Aleviler özelinde Türkiye'nin eski yüzü -12
- GİRİŞ21.04.2024 08:54
- GÜNCELLEME24.04.2024 09:09
12 MART 1995 İstanbul Gazi Olayları
Bu olaylar Türkiye’deki Alevi-Sünni” çatışmalarında bir Milat mesabesindedir.
Çünkü; konumuz cumhuriyet dönemi için bugüne kadar olan tüm Alevi-Sünni olayları Anadolu’da meydana gelmiştir.
Gazi olayları ise cumhuriyet döneminde ilk kez büyük şehirde, İstanbul’da yaşanmıştır.
Sonunda söyleyeceğimizi, en başta söyleyelim; eğer gazi olayları yaşanmış olmasaydı, çok büyük bir ihtimalle Alevilerle –Sünniler arasında ciddi bir yakınlaşma, ciddi bir kucaklaşma olacaktı, ama buna izin vermediler.
Peki niçin?
Bu konuyu biraz açalım.
Olay 1995 yılında yaşandı.
Cumhuriyet kurulalı 72 yıl olmuştu.
Ve 1970’lerden itibaren Anadolu’dan göç başlamıştı.

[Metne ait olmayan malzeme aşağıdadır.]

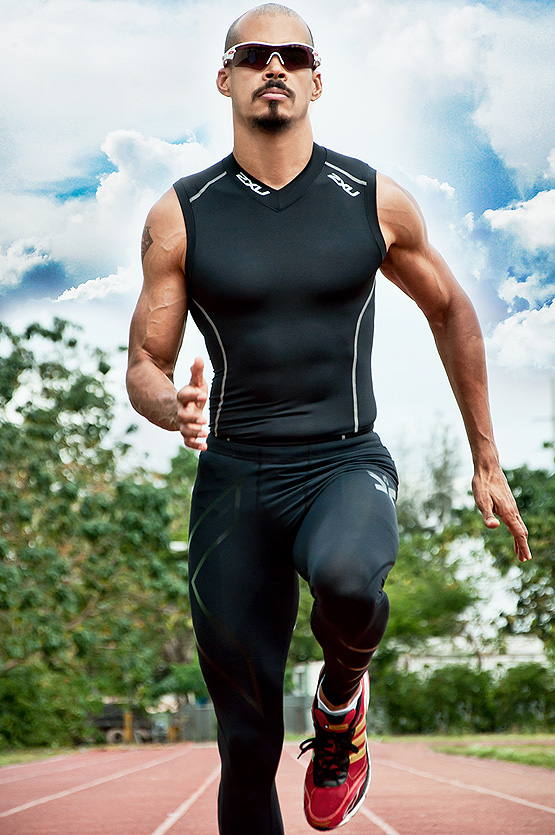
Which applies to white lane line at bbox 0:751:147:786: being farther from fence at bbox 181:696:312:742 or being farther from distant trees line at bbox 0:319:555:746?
fence at bbox 181:696:312:742

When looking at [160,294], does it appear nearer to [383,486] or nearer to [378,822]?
[383,486]

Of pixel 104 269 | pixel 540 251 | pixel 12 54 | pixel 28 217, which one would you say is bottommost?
pixel 104 269

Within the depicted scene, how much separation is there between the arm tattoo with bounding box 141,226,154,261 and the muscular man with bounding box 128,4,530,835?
1 cm

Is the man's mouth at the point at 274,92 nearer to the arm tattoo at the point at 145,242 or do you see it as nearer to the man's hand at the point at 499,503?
the arm tattoo at the point at 145,242

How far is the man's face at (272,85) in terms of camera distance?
282cm

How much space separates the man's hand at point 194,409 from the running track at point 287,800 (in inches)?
199

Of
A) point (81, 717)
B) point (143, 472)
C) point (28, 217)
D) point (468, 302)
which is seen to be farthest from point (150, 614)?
point (468, 302)

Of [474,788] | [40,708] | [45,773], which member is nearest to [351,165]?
[474,788]

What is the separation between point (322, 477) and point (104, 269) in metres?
2.38

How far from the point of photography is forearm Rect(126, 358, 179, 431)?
8.25ft

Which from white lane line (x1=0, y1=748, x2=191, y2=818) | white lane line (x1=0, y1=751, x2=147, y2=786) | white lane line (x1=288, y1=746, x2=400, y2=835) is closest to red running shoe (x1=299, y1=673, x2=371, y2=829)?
white lane line (x1=288, y1=746, x2=400, y2=835)

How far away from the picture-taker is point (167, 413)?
2.52 metres

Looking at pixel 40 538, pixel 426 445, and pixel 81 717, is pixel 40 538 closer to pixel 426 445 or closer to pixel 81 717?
pixel 81 717

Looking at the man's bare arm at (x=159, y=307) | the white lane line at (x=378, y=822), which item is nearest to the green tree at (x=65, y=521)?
the white lane line at (x=378, y=822)
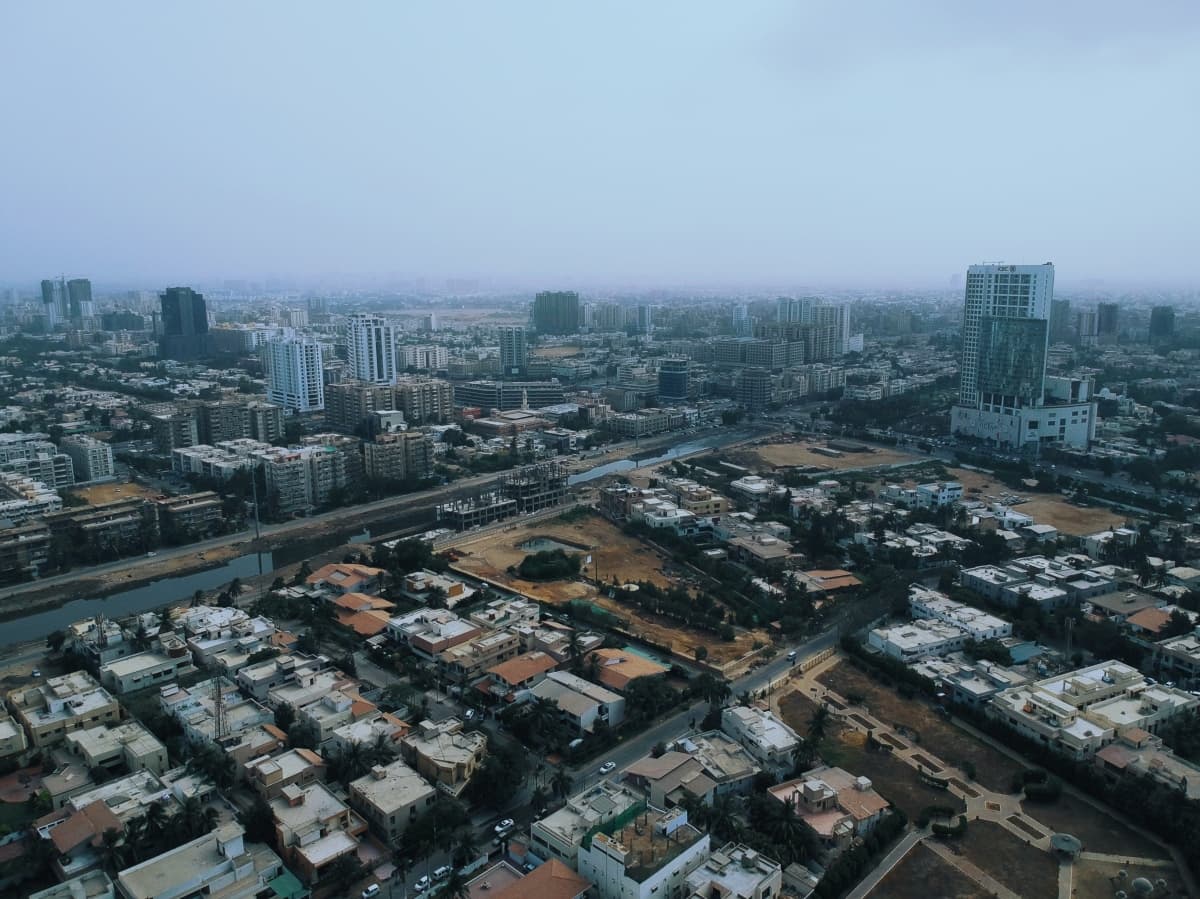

Türkiye; bir yandan Anadolu’da yaşanan sağ-sol, Alevi-Sünni çatışmalarından dolayı, diğer yandan, tarım toplumu olduğu için büyüyen nüfusunu geçindiremez olmuştu.
Bu iki ana sebepten dolayı, büyük şehirlere göç ediyor, sanayi toplumu olmaya doğru adım atıyordu.
25-30 yıldan beri, kendisine artık yetmeyen Anadolu’daki toprağını terk edip büyük şehirlere ve yurtdışına, özellikle Almanya’ya göç ediyordu.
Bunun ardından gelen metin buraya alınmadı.